== WHAT TO WORK ON ==
Would you restate all the data that follows, word for word?

== RECORDS SHOWN ==
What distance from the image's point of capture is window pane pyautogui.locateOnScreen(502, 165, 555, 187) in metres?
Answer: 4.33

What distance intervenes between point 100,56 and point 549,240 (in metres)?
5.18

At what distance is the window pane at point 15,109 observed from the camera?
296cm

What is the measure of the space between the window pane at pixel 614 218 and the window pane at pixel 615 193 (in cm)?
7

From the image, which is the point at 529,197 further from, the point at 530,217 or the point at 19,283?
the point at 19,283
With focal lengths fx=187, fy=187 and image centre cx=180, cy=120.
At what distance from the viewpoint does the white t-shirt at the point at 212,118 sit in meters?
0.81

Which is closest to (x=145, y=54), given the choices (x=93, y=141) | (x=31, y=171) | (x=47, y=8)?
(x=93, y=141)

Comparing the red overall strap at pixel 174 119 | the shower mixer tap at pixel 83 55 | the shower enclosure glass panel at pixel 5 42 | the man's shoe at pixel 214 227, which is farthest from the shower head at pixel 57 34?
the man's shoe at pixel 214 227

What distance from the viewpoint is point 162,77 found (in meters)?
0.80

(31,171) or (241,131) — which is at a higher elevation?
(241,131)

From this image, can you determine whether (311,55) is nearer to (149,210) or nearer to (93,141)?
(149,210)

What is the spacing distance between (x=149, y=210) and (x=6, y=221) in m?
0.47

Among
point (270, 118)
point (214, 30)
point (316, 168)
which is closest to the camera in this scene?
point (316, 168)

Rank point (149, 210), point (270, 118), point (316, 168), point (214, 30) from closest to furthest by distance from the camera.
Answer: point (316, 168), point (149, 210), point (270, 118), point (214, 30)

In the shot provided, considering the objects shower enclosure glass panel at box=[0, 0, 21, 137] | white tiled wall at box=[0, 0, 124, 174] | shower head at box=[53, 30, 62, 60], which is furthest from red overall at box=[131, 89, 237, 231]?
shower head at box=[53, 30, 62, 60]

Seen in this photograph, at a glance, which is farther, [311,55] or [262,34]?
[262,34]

== THE SOLUTION ==
What distance from the image's point of capture is window pane pyautogui.locateOnScreen(502, 165, 555, 187) in metres?
Answer: 4.33

What distance intervenes between point 100,56 and point 549,240 (in metres)?
5.18

At what distance is the window pane at point 15,109 observed from the camera?
296cm

What is the measure of the space between the window pane at pixel 614 218 and the window pane at pixel 615 193 (in cm)?
7

From the image, which is the point at 529,197 further from, the point at 530,217 or the point at 19,283?
the point at 19,283
With focal lengths fx=187, fy=187 and image centre cx=180, cy=120.
At what distance from the viewpoint does the white t-shirt at the point at 212,118 sit in meters?
0.81

Which is closest to (x=145, y=54), given the choices (x=93, y=141) | (x=31, y=171) | (x=47, y=8)?
(x=93, y=141)

Comparing the red overall strap at pixel 174 119 | the shower mixer tap at pixel 83 55 | the shower enclosure glass panel at pixel 5 42 | the man's shoe at pixel 214 227, which is farthest from the shower head at pixel 57 34?
the man's shoe at pixel 214 227

What distance from the viewpoint is point 162,77 found (in meters)?
0.80

(31,171) or (241,131) — which is at a higher elevation?
(241,131)

From this image, can you determine whether (311,55) is nearer to (149,210) or nearer to (93,141)?
(149,210)

What is the spacing distance between (x=149, y=210) and (x=6, y=221) in m?
0.47

Among
point (270, 118)
point (214, 30)
point (316, 168)
which is closest to the camera in this scene?
point (316, 168)

Rank point (149, 210), point (270, 118), point (316, 168), point (214, 30) from closest to furthest by distance from the camera.
Answer: point (316, 168), point (149, 210), point (270, 118), point (214, 30)

In the shot provided, considering the objects shower enclosure glass panel at box=[0, 0, 21, 137] | white tiled wall at box=[0, 0, 124, 174] | shower head at box=[53, 30, 62, 60], which is furthest from red overall at box=[131, 89, 237, 231]?
shower head at box=[53, 30, 62, 60]

Seen in this photograph, at a glance, which is farther, [311,55] or [262,34]?
[262,34]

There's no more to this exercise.